Education: A Social Right and a Development Imperative

Education’s importance has been emphasized by a number of international conventions, including the Universal Declaration of Human Rights and the Programme of Action of the 1994 International Conference on Population and Development.

The Fourth World Conference on Women, held in Beijing in 1995, recognized that women’s literacy is key to empowering women’s participation in decision making in society and to improving families’ well-being. In addition, the United Nations has articulated the Millennium Development Goals (MDGs), which include goals for improved education, gender equality, and women’s empowerment. The MDGs emphasize education’s essential role in building democratic societies and creating a foundation for sustained economic growth.

Girl Child Education contributes directly to the growth of national income by improving the productive capacities of the labor force. A recent study of 19 developing countries, including Egypt, Jordan, and Tunisia, concluded that a country’s long-term economic growth increases by 3.7 percent for every year the adult population’s average level of schooling rises. Thus, Girl Child Education is a key strategy for reducing poverty, especially in Africa. According to the United Nations Population Fund, countries that have made social investments in health, family planning, and education have slower population growth and faster economic growth than countries that have not made such investments.

In the increasingly open global economy, countries with high rates of illiteracy and gender gaps in educational attainment tend to be less competitive, because foreign investors seek labor that is skilled as well as inexpensive. Various global trends pose special challenges to women who are illiterate or have limited education. Economies’ export orientation and the growing importance of small and medium-sized enterprises create opportunities for women, but women need the appropriate education and training to take full advantage of these opportunities.

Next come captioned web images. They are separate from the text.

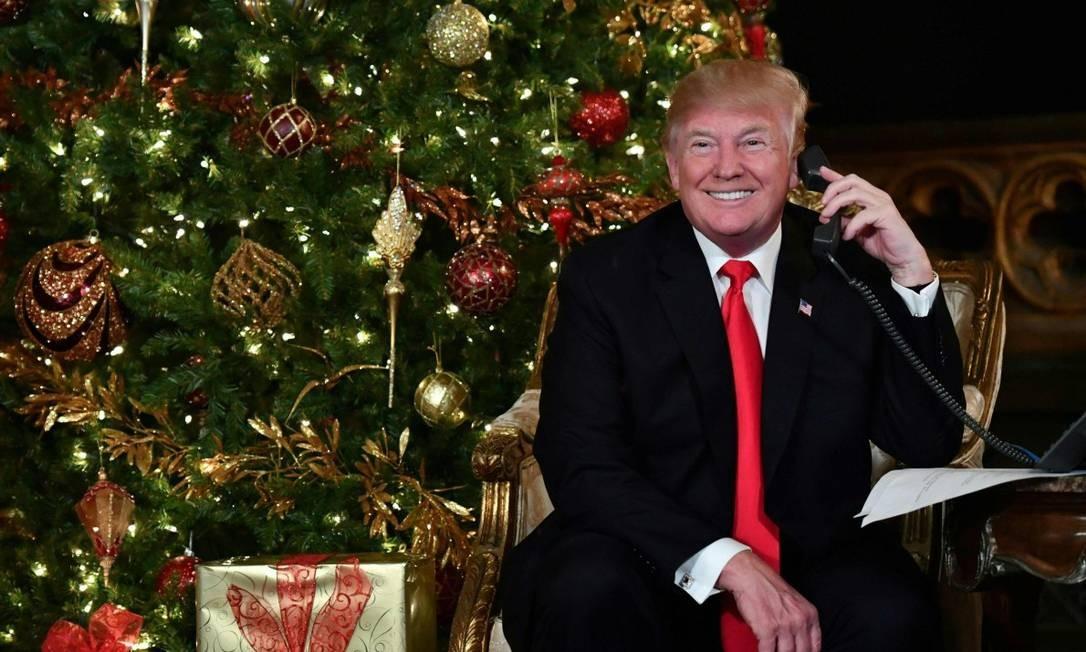 Donald Trump fala ao telefone na sua primeira véspera de natal como presidente dos EUA Foto: NICHOLAS KAMM / AFP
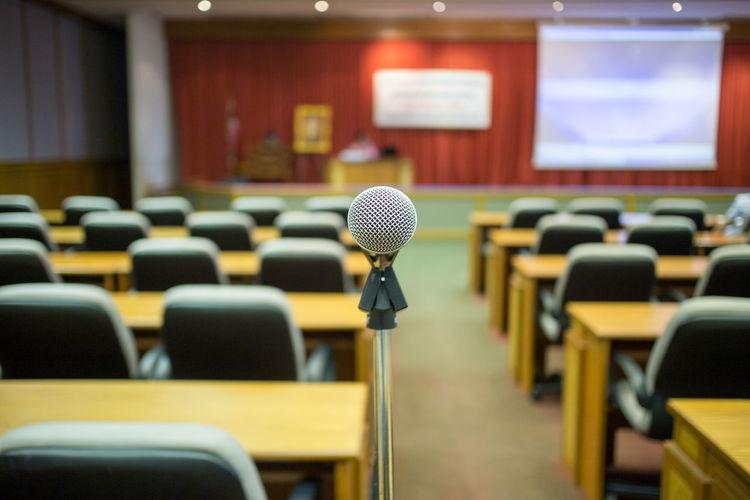 Close-up of microphone in empty auditorium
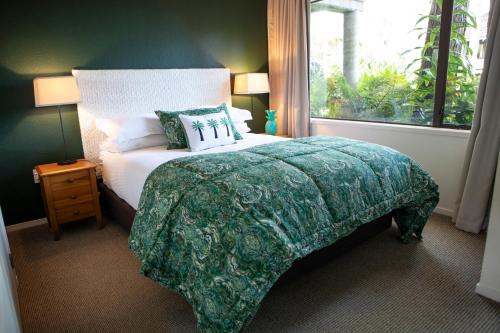 A bed or beds in a room at Emerald Inn on Takapuna Beach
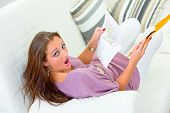 Shocked pretty woman sitting on sofa at home and holding letter in hands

In addition, the benefits of female education for women’s empowerment and gender equality are broadly recognized:

  • As female education rises, fertility, population growth, infant and child mortality fall and family health improves.
  • Increases in girls’ secondary school enrollment are associated with increases in women’s participation in the labor force and their contributions to household and national income.
  • Women’s increased earning capacity, in turn, has a positive effect on child nutrition.
  • Children — especially daughters — of educated mothers are more likely to be enrolled in school and to have higher levels of educational attainment.
  • Educated women are more politically active and better informed about their legal rights and how to exercise them.

African countries generally have lower levels of women’s education and labor force participation than other regions with similar income levels. The interaction between the region’s economic structure and its conservative culture, in which traditional gender roles are strongly enforced, is largely responsible. Men in Africa Continent are more likely to have direct access to wage employment andcontrol over wealth, while women are largely economically dependent upon male family members.